» **Problem to work on**:
At the line containing "phylum: Chordata", begin repeating lines exactly, and stop only after the final line of the records below.

========

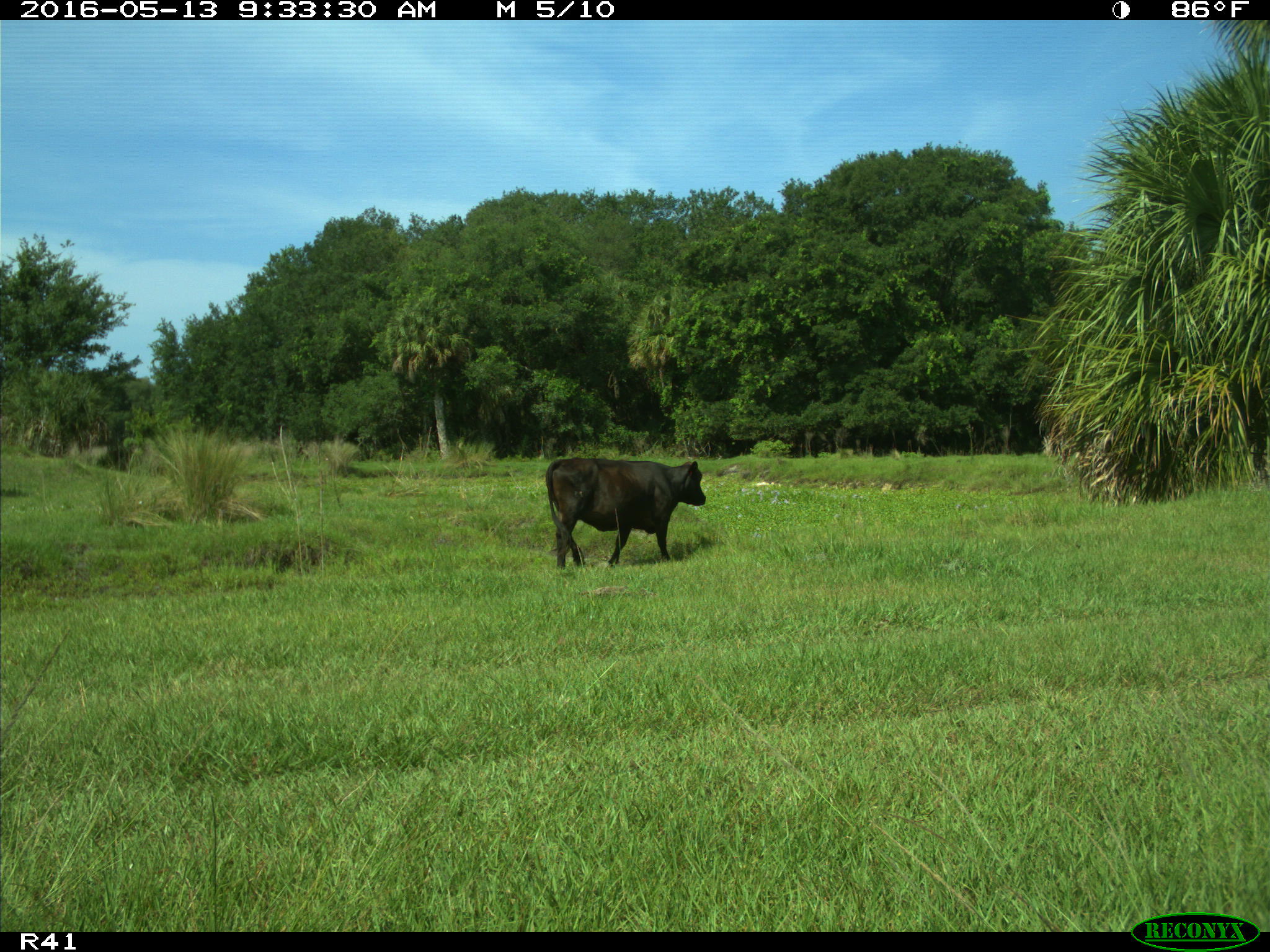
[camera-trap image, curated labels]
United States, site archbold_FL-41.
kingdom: Animalia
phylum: Chordata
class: Mammalia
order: Artiodactyla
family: Bovidae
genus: Bos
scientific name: Bos taurus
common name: domestic cow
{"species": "Bos taurus (domestic cow)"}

========

» **Answer to the exercise**:
phylum: Chordata
class: Mammalia
order: Artiodactyla
family: Bovidae
genus: Bos
scientific name: Bos taurus
common name: domestic cow
{"species": "Bos taurus (domestic cow)"}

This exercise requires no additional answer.